En la antesala de la segunda vuelta presidencial, nuestro hermano Atilio Pizarro sscc nos recuerda que la fe también ilumina nuestra vida pública. Una reflexión sencilla y profunda sobre cómo votar desde el Evangelio, con ternura, conciencia y sentido de país.
El voto como acto de caridad política: discernir desde los Sagrados Corazones
Este domingo 14 de diciembre tendremos la segunda vuelta para elegir a nuestro próximo gobernante, un momento importante para nuestra participación como cristianos y cristianas. Como comunidad animada por los Sagrados Corazones, creemos que votar es más que un trámite: es una forma concreta de buscar el bien común desde el corazón de Jesús, con una conciencia que se deja tocar por la realidad, con sensibilidad hacia los más vulnerables y con el deseo profundo de construir un país más humano y fraterno.
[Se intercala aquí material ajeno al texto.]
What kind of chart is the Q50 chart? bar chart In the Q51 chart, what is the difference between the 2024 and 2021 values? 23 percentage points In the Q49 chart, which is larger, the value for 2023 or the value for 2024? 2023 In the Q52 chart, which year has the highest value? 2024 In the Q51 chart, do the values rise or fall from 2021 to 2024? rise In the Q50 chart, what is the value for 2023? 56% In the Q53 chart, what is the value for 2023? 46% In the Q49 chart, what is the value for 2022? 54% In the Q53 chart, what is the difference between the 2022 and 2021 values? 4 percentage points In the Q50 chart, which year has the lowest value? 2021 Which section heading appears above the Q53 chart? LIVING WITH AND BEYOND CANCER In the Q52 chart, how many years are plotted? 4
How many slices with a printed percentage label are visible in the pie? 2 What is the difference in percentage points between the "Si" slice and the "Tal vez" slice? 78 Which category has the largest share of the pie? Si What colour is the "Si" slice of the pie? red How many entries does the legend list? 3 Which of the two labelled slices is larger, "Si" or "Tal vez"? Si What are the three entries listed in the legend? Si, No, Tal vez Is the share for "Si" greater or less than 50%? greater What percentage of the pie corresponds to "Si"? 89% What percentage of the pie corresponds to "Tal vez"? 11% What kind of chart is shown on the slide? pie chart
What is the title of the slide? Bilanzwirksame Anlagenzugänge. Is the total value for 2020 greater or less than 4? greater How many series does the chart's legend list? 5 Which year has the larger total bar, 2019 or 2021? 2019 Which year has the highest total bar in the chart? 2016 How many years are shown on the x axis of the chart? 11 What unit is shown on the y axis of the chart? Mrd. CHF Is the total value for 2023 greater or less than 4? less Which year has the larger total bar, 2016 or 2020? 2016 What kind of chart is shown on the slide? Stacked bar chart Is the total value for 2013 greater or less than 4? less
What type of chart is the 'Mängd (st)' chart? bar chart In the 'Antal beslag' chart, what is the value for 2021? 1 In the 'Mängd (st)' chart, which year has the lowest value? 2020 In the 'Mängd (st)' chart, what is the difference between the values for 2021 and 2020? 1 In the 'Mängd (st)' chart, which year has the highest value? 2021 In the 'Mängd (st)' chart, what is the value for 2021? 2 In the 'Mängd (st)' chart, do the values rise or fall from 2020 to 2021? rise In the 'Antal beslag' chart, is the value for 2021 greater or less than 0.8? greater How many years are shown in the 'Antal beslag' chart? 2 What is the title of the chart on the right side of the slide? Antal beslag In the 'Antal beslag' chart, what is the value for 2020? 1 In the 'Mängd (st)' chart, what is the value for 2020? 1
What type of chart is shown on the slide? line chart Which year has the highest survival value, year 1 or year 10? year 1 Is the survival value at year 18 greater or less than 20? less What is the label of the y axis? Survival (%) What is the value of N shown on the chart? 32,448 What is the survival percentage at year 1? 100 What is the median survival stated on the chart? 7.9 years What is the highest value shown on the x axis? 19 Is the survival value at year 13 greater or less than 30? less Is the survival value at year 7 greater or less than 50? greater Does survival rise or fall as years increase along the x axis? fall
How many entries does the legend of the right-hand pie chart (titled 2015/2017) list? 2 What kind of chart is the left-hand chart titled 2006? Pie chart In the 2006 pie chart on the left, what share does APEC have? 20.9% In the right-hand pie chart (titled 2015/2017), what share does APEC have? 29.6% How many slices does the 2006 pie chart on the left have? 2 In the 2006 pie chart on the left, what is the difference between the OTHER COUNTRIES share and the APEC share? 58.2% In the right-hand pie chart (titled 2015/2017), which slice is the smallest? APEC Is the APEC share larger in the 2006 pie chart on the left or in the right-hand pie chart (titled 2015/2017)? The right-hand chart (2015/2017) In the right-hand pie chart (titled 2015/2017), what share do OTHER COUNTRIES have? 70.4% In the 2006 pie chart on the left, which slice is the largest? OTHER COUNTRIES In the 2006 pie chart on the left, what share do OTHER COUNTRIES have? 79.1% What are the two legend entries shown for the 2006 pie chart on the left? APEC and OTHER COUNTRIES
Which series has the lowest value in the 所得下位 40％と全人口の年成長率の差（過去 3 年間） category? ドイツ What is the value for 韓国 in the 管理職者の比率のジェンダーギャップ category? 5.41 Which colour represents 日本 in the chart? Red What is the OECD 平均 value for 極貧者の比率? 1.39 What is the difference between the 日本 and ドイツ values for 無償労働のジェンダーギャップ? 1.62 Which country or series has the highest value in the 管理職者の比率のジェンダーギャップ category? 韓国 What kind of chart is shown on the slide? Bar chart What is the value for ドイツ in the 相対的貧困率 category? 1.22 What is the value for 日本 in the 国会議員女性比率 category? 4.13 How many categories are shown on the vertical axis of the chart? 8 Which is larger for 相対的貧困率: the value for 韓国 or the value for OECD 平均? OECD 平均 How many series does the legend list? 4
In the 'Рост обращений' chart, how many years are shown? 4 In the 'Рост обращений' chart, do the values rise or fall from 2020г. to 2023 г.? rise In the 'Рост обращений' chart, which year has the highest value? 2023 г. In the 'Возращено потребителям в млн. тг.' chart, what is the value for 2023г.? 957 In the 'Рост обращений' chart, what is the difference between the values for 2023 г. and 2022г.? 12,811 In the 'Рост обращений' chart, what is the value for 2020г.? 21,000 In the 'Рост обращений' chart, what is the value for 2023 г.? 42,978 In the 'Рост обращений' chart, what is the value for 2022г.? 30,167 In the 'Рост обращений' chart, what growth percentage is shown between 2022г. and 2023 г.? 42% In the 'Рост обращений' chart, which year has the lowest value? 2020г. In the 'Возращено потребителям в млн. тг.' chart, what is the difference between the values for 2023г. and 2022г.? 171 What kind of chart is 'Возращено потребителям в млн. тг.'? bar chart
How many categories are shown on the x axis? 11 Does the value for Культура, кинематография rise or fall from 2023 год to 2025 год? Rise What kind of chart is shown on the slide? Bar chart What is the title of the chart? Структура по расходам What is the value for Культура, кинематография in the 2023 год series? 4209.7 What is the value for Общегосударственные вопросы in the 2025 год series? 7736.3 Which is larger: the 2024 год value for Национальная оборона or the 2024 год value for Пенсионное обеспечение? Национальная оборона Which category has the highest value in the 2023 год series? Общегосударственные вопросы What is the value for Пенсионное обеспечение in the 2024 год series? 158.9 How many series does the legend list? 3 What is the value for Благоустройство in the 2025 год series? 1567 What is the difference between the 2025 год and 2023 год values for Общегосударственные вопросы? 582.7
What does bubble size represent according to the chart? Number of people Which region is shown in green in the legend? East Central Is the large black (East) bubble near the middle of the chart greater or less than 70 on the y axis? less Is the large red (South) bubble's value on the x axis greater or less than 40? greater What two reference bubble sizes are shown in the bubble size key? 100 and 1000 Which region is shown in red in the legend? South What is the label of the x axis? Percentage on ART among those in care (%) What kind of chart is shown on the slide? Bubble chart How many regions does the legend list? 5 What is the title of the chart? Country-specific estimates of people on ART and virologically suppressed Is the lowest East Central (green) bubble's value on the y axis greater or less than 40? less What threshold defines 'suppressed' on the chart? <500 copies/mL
Nuestra participación no la ejercemos como una simple obligación o “deber cívico”, sino como un derecho que tenemos como ciudadanos: elegir a nuestras autoridades para construir un país más digno, en el respeto de los derechos humanos que toda persona posee.
Pero, entonces, ¿en qué consiste este derecho y cómo ejercerlo?
Cada persona tiene distintas razones para decidir su voto. La democracia nos garantiza este derecho que, cada cierto tiempo, retomamos como expresión de nuestra libertad y responsabilidad. Podemos votar por ideología, por afinidad, por el contexto del momento, etc.
Los cristianos no estamos ajenos a esta participación, porque somos parte de la vida social y política. También reflexionamos y discernimos, a la luz del Evangelio, qué es lo mejor para nuestra sociedad y nuestro país. El Evangelio es la línea conductora al momento de tomar una decisión clara y desde la conciencia.
No hay nada más político que la enseñanza de Jesús, porque transmite una manera de entender la vida y de cuidar a cada ser humano. Sin duda, hay prácticas poco evangélicas que se disfrazan de ética cristiana, y otras que pueden pasar desapercibidas; por eso el cristiano católico debe discernir con conciencia y oración qué es lo más fiel al Evangelio.
Jesús nos llama a compartir un mensaje que transforma y humaniza, aunque a veces vaya contra la corriente. Invita a quienes están cansados y agobiados a encontrar descanso en Él (Mt 11,30), promete vida en abundancia (Jn 10,10) y nos declara “felices” por la manera en que entendemos la vida y cuidamos del otro (Mt 5,3-12).
La participación política es necesaria porque nos une en la búsqueda del bien común para todas las personas, no solo para algunas. Esa caridad cristiana se expresa también en la apertura a todos (FT 190), de modo que cada persona se sienta partícipe, cuidada, amada y respetada. El Papa Francisco nos recuerda que:
“La política es una altísima vocación, es una de las formas más preciosas de la caridad, porque busca el bien común” (FT 180).
Por eso debemos discernir qué es lo mejor para Chile, con sus rostros concretos, su diversidad geográfica, su historia, su acogida y el respeto a los derechos de todos.
La política es un acto noble, porque confiamos nuestra representatividad a una persona que presenta un proyecto que busca la grandeza del país. En ella cohabitan tantas realidades, culturas y rostros. Al final, somos ciudadanos y ciudadanas que buscamos no solo intereses personales, sino un horizonte social más amplio y solidario.
Que esta elección nos encuentre con el corazón abierto y la conciencia despierta. Desde los Sagrados Corazones aprendemos a mirar la vida con ternura, a discernir con profundidad y a dejarnos tocar por la esperanza y el sufrimiento de nuestro pueblo.
Los invito a participar este domingo con serenidad, en paz y escuchando la propia conciencia. Que nuestro voto sea un acto de caridad política y un paso humilde hacia el país fraterno que soñamos construir.